Eles tinham a visão de onde queriam que 2112 chegasse, e acho que conseguimos isso. No momento em que entramos no estúdio, eles já tinham o material escrito e a estrutura básica para o álbum - o lado conceitual e, depois, as faixas separadas no lado dois. A obra de vinte minutos em si tinha muita substância e dinâmica e, além disso, não era tão obscura quanto "The Fountain of Lamneth". Era muito mais edificante, e acho que foi isso que fez a diferença. O enredo de ficção científica capturou a imaginação de todos e, musicalmente, a peça trazia momentos notáveis, especialmente em "Overture", que surge na mente de forma indelével.

Também estava confiante de que algumas canções do lado dois tinham potencial para as rádios. "The Twilight Zone" e "Something For Nothing" eram ótimas faixas. Adorei a introdução para "A Passage To Bangkok". Não parece tão politicamente correta agora, mas achei um ótimo tema.

Tínhamos quatro semanas para completarmos o álbum, e trabalhamos duro. Fumávamos um pouco de maconha quando terminávamos uma faixa, ouvindo-a novamente - mas você não quer ficar paranoico e paralisado enquanto está tocando. Não tínhamos quantidades enormes de tempo para gastar e para apertar um fumo - isso é certo.

Eles são caras muito divertidos, especialmente Alex - que é hilário. Mas são muito sérios fazendo discos, e músicos bem firmes. Os vocais de Geddy estavam impressionantes em 2112. Alex trouxe uma abordagem muito legal para os seus solos. E claro, Neil foi uma potência como baterista. Para mim, como produtor, foi realmente a questão de conseguir as melhores performances deles, e o máximo de energia.

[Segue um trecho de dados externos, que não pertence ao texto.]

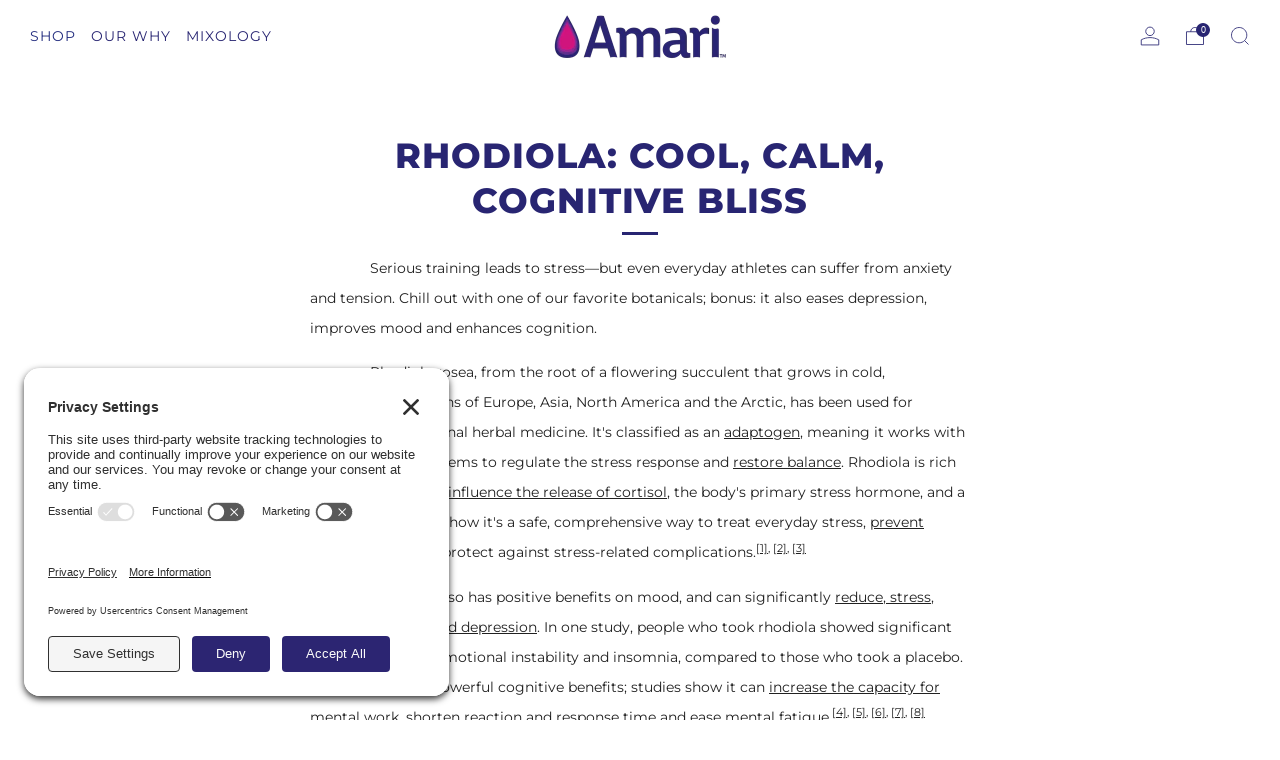

--- FILE ---
content_type: text/javascript
request_url: https://drinkamari.com/cdn/shop/t/17/assets/custom.js?v=152733329445290166911696272492
body_size: -628
content:
//# sourceMappingURL=/cdn/shop/t/17/assets/custom.js.map?v=152733329445290166911696272492
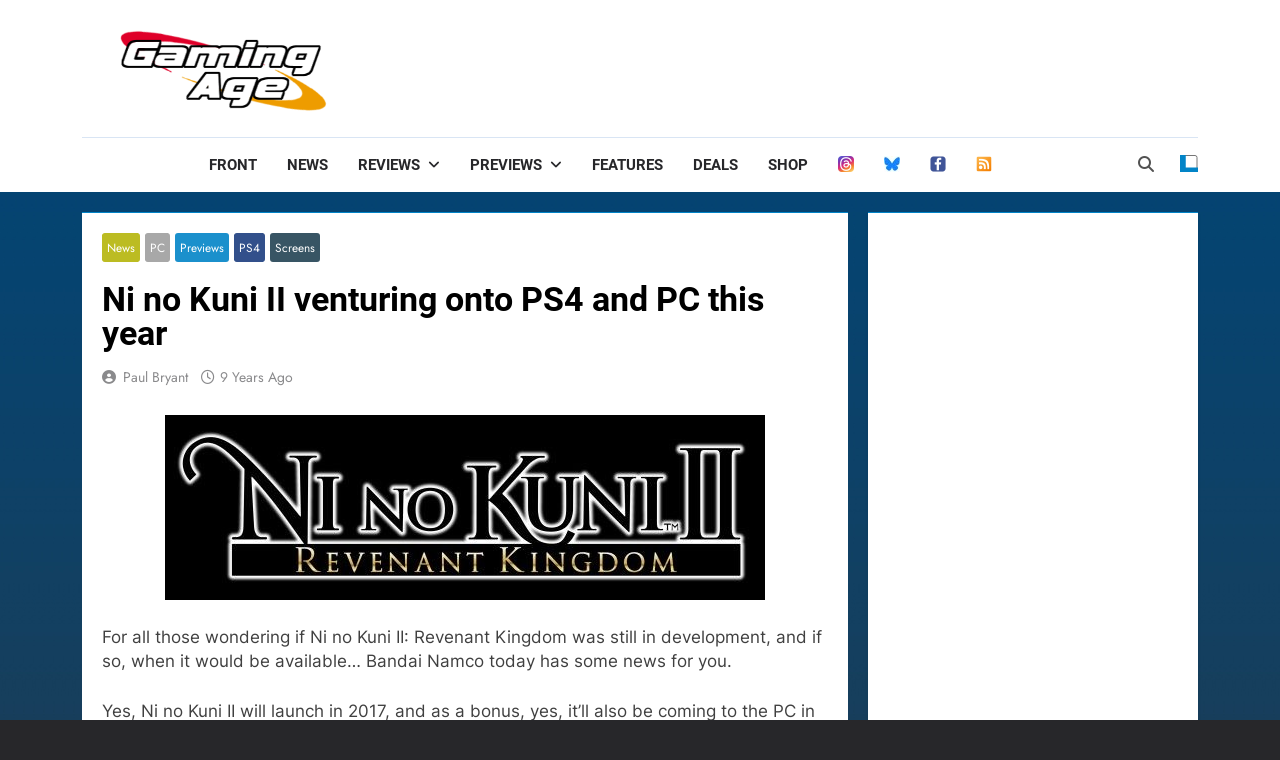

--- FILE ---
content_type: text/html; charset=utf-8
request_url: https://www.google.com/recaptcha/api2/aframe
body_size: 266
content:
<!DOCTYPE HTML><html><head><meta http-equiv="content-type" content="text/html; charset=UTF-8"></head><body><script nonce="LWtF31S123mtB6QM54Es9g">/** Anti-fraud and anti-abuse applications only. See google.com/recaptcha */ try{var clients={'sodar':'https://pagead2.googlesyndication.com/pagead/sodar?'};window.addEventListener("message",function(a){try{if(a.source===window.parent){var b=JSON.parse(a.data);var c=clients[b['id']];if(c){var d=document.createElement('img');d.src=c+b['params']+'&rc='+(localStorage.getItem("rc::a")?sessionStorage.getItem("rc::b"):"");window.document.body.appendChild(d);sessionStorage.setItem("rc::e",parseInt(sessionStorage.getItem("rc::e")||0)+1);localStorage.setItem("rc::h",'1768735697263');}}}catch(b){}});window.parent.postMessage("_grecaptcha_ready", "*");}catch(b){}</script></body></html>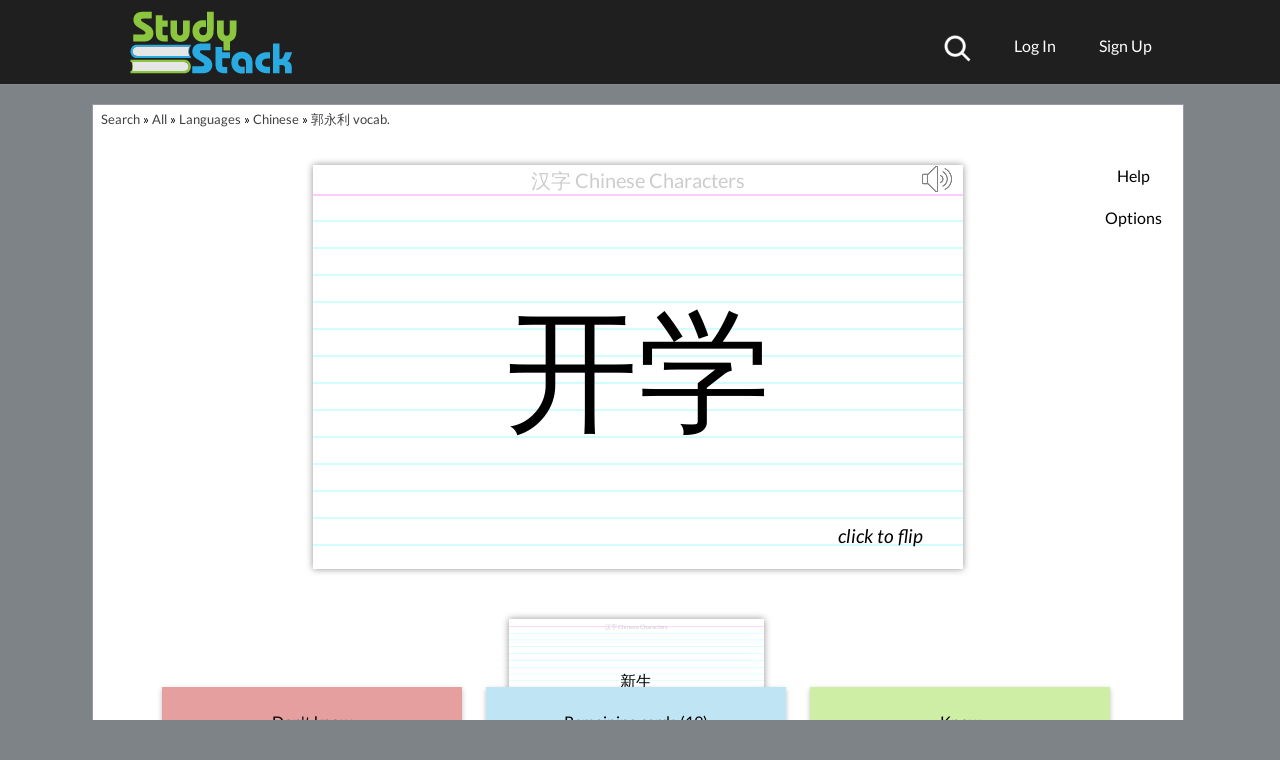

--- FILE ---
content_type: text/plain;charset=UTF-8
request_url: https://c.pub.network/v2/c
body_size: -113
content:
b2cba825-531d-43db-b097-75879e2a48dc

--- FILE ---
content_type: application/javascript; charset=utf-8
request_url: https://fundingchoicesmessages.google.com/f/AGSKWxUyGuL-LjB7B0TGpGTIlNqHQCkmKokil9IORrgItrUs0PXSWiV8TnOyL7BMPnvSCJTB5kp1JBZbhqyCJ4OPFPOQyqJAeQmGBSCKxspBcWOHV51KiVxJPV1cBVurGoHc6T-DXwUF92qgEJO55dDBGTzMouWZjwNpaTAQpjstIGTI5Px-g_PtPdegi_1k/_/ad_support./adwizard_-ad-switcher./ads/rotate_.es/ads/
body_size: -1289
content:
window['1a0708b6-ecd4-4c86-9445-44d97e7156d0'] = true;

--- FILE ---
content_type: text/plain;charset=UTF-8
request_url: https://c.pub.network/v2/c
body_size: -264
content:
de9414d6-4603-47e6-a8fb-38b0f0601827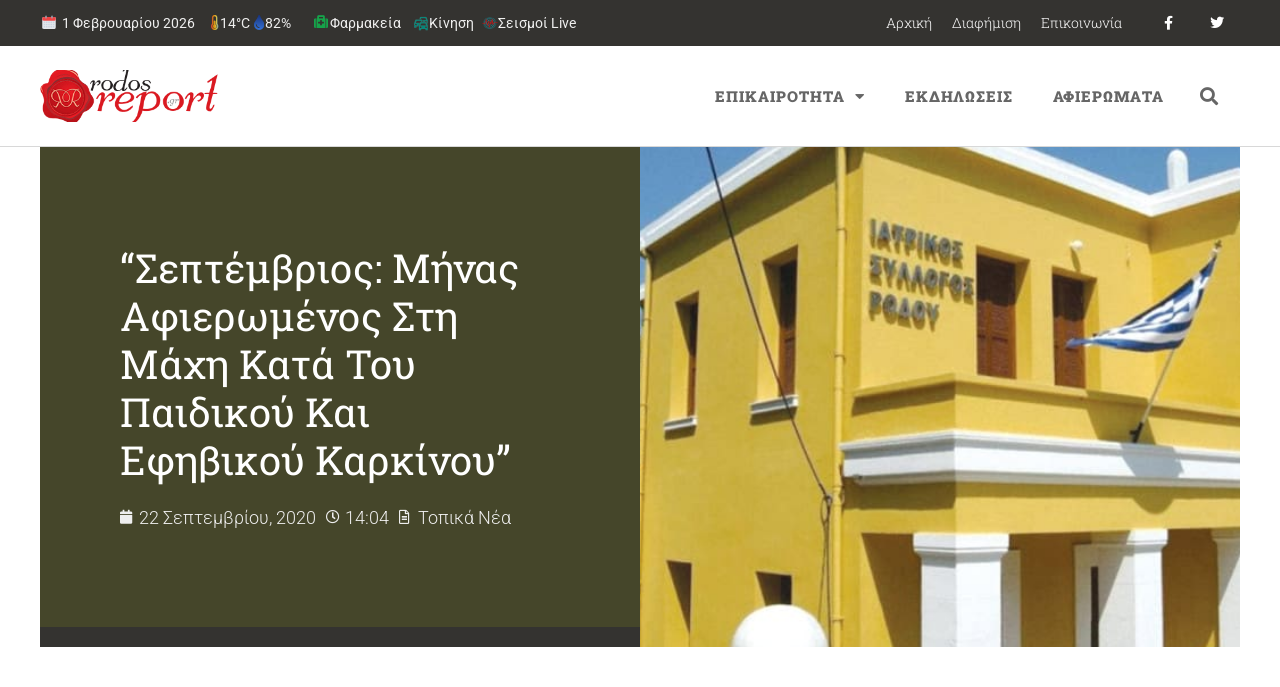

--- FILE ---
content_type: text/html; charset=utf-8
request_url: https://www.google.com/recaptcha/api2/aframe
body_size: 268
content:
<!DOCTYPE HTML><html><head><meta http-equiv="content-type" content="text/html; charset=UTF-8"></head><body><script nonce="3R9lBGyjlzX9ppqueTxP-A">/** Anti-fraud and anti-abuse applications only. See google.com/recaptcha */ try{var clients={'sodar':'https://pagead2.googlesyndication.com/pagead/sodar?'};window.addEventListener("message",function(a){try{if(a.source===window.parent){var b=JSON.parse(a.data);var c=clients[b['id']];if(c){var d=document.createElement('img');d.src=c+b['params']+'&rc='+(localStorage.getItem("rc::a")?sessionStorage.getItem("rc::b"):"");window.document.body.appendChild(d);sessionStorage.setItem("rc::e",parseInt(sessionStorage.getItem("rc::e")||0)+1);localStorage.setItem("rc::h",'1769905803576');}}}catch(b){}});window.parent.postMessage("_grecaptcha_ready", "*");}catch(b){}</script></body></html>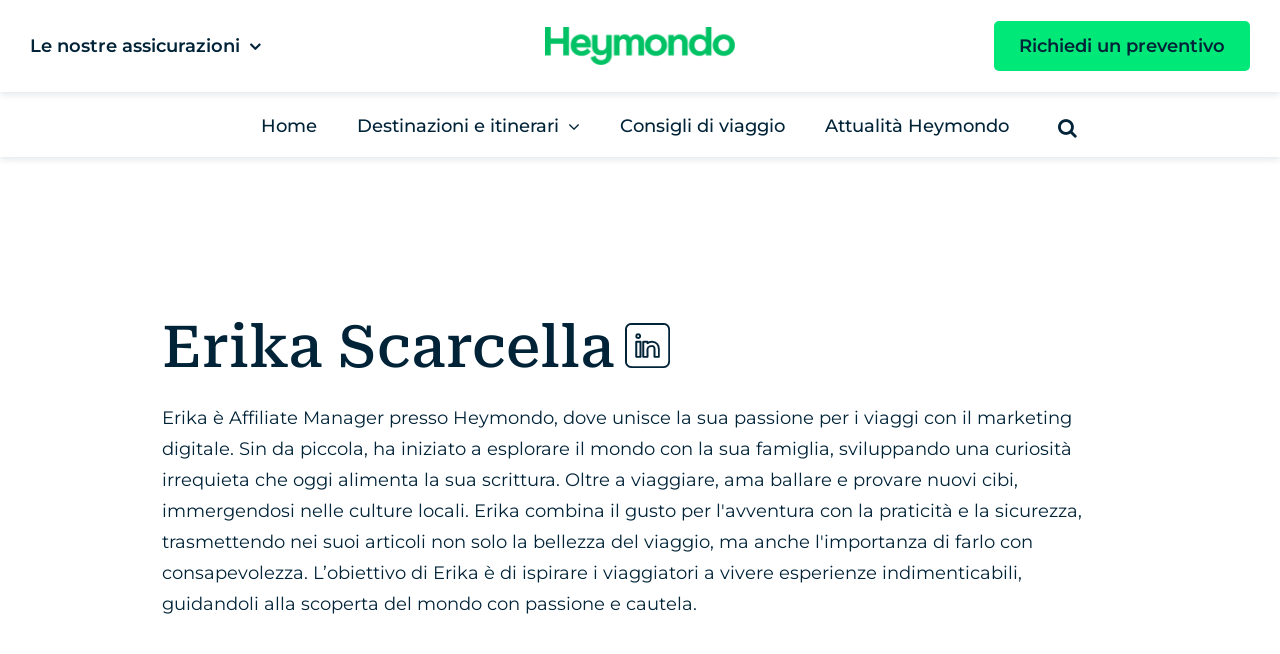

--- FILE ---
content_type: image/svg+xml
request_url: https://heymondo.it/blog/wp-content/uploads/2023/01/Icon-feather-menu.svg
body_size: -58
content:
<svg xmlns="http://www.w3.org/2000/svg" width="22.04" height="15.36" viewBox="0 0 22.04 15.36">
  <g id="Icon_feather-menu" data-name="Icon feather-menu" transform="translate(1 1)">
    <path id="Trazado_79" data-name="Trazado 79" d="M4.5,18H18.586" transform="translate(-4.5 -11.32)" fill="none" stroke="#fff" stroke-linecap="round" stroke-linejoin="round" stroke-width="2"/>
    <path id="Trazado_80" data-name="Trazado 80" d="M4.5,9H24.54" transform="translate(-4.5 -9)" fill="none" stroke="#fff" stroke-linecap="round" stroke-linejoin="round" stroke-width="2"/>
    <path id="Trazado_81" data-name="Trazado 81" d="M4.5,27H24.54" transform="translate(-4.5 -13.64)" fill="none" stroke="#fff" stroke-linecap="round" stroke-linejoin="round" stroke-width="2"/>
  </g>
</svg>


--- FILE ---
content_type: image/svg+xml
request_url: https://d149wdtzi2mub5.cloudfront.net/linkedin.svg
body_size: 406
content:
<svg xmlns="http://www.w3.org/2000/svg" width="36" height="36" viewBox="0 0 36 36">
  <g id="Grupo_872" data-name="Grupo 872" transform="translate(-1561 -7087)">
    <g id="Rectángulo_599" data-name="Rectángulo 599" transform="translate(1561 7087)" fill="none" stroke="#002338" stroke-width="1.5">
      <rect width="36" height="36" rx="5" stroke="none"/>
      <rect x="0.75" y="0.75" width="34.5" height="34.5" rx="4.25" fill="none"/>
    </g>
    <g id="streamlinehq-linkedin-professional-networks" transform="translate(1568.5 7094.5)">
      <circle id="Elipse_20" data-name="Elipse 20" cx="1.5" cy="1.5" r="1.5" transform="translate(1.549 1.5)" fill="none" stroke="#002338" stroke-linejoin="round" stroke-width="1.5"/>
      <path id="Trazado_213" data-name="Trazado 213" d="M1.5,20.533V8.5H4.938V20.533Z" transform="translate(0 -0.983)" fill="none" stroke="#002338" stroke-linejoin="round" stroke-width="1.5"/>
      <path id="Trazado_214" data-name="Trazado 214" d="M8,8.5V20.533h3.438V14.6c0-.939.86-2.658,3.348-2.658a1.978,1.978,0,0,1,2.239,2.149v6.446h3.438V14.087a5.836,5.836,0,0,0-1.2-3.676A5.5,5.5,0,0,0,14.786,8.5a5.822,5.822,0,0,0-3.348,1.174V8.5Z" transform="translate(-0.913 -0.983)" fill="none" stroke="#002338" stroke-linejoin="round" stroke-width="1.5"/>
    </g>
  </g>
</svg>
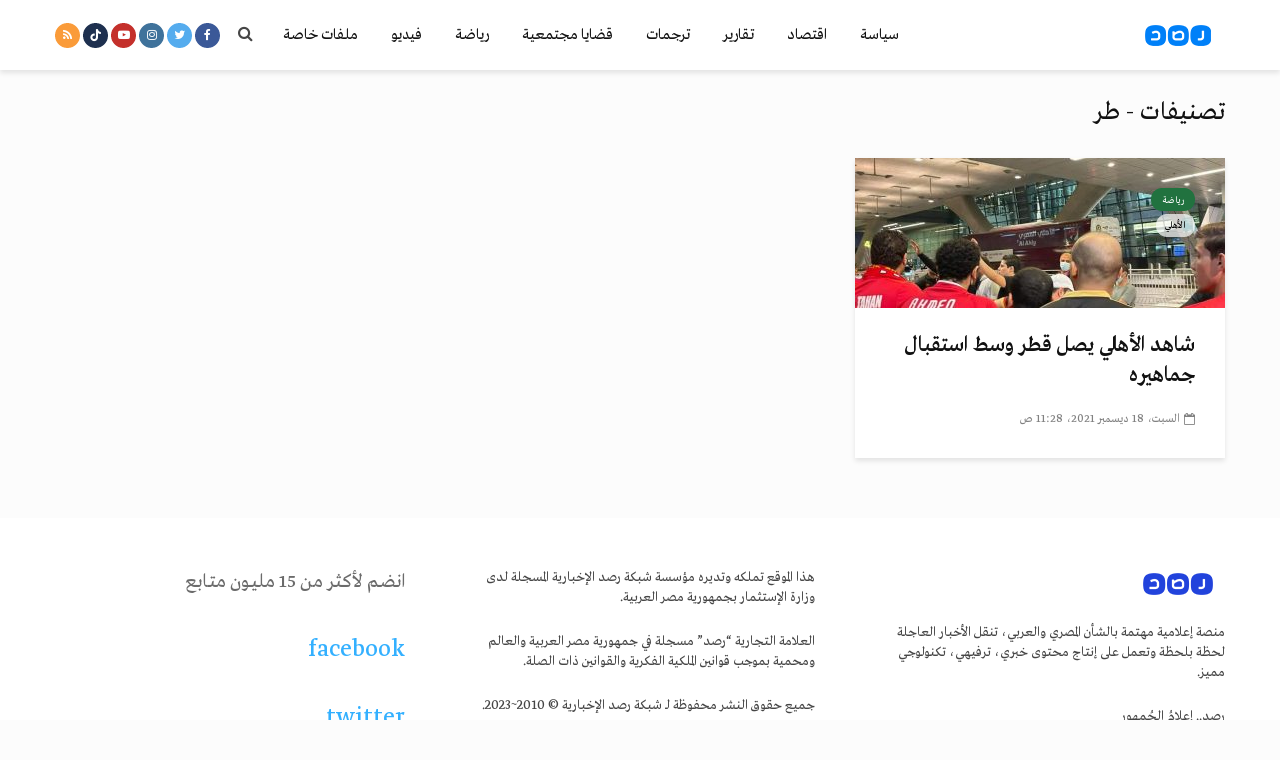

--- FILE ---
content_type: text/html; charset=utf-8
request_url: https://www.google.com/recaptcha/api2/aframe
body_size: 268
content:
<!DOCTYPE HTML><html><head><meta http-equiv="content-type" content="text/html; charset=UTF-8"></head><body><script nonce="jXCE-NWoHcSNIhjy2CGPAw">/** Anti-fraud and anti-abuse applications only. See google.com/recaptcha */ try{var clients={'sodar':'https://pagead2.googlesyndication.com/pagead/sodar?'};window.addEventListener("message",function(a){try{if(a.source===window.parent){var b=JSON.parse(a.data);var c=clients[b['id']];if(c){var d=document.createElement('img');d.src=c+b['params']+'&rc='+(localStorage.getItem("rc::a")?sessionStorage.getItem("rc::b"):"");window.document.body.appendChild(d);sessionStorage.setItem("rc::e",parseInt(sessionStorage.getItem("rc::e")||0)+1);localStorage.setItem("rc::h",'1769296117217');}}}catch(b){}});window.parent.postMessage("_grecaptcha_ready", "*");}catch(b){}</script></body></html>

Quando terminamos, senti que este foi um enorme salto à frente para a banda. Era um álbum que você poderia ouvir mais e mais, pois havia muitos detalhes. Para mim, eles acertaram em cheio - totalmente. Dito isso, você nunca sabe o que vai fazer sucesso. Mas esses caras estavam sempre na estrada em turnê, e "2112" era uma canção muito dinâmica de se tocar ao vivo. Ela sempre deixava o público querendo mais.

Eu tinha uma ótima relação de trabalho com a banda, produzindo todos os discos deles até Signals (1982). Mas o que 2112 fez, naquele momento, foi definir a banda. Ouvi recentemente e apreciei imensamente. É um grande disco.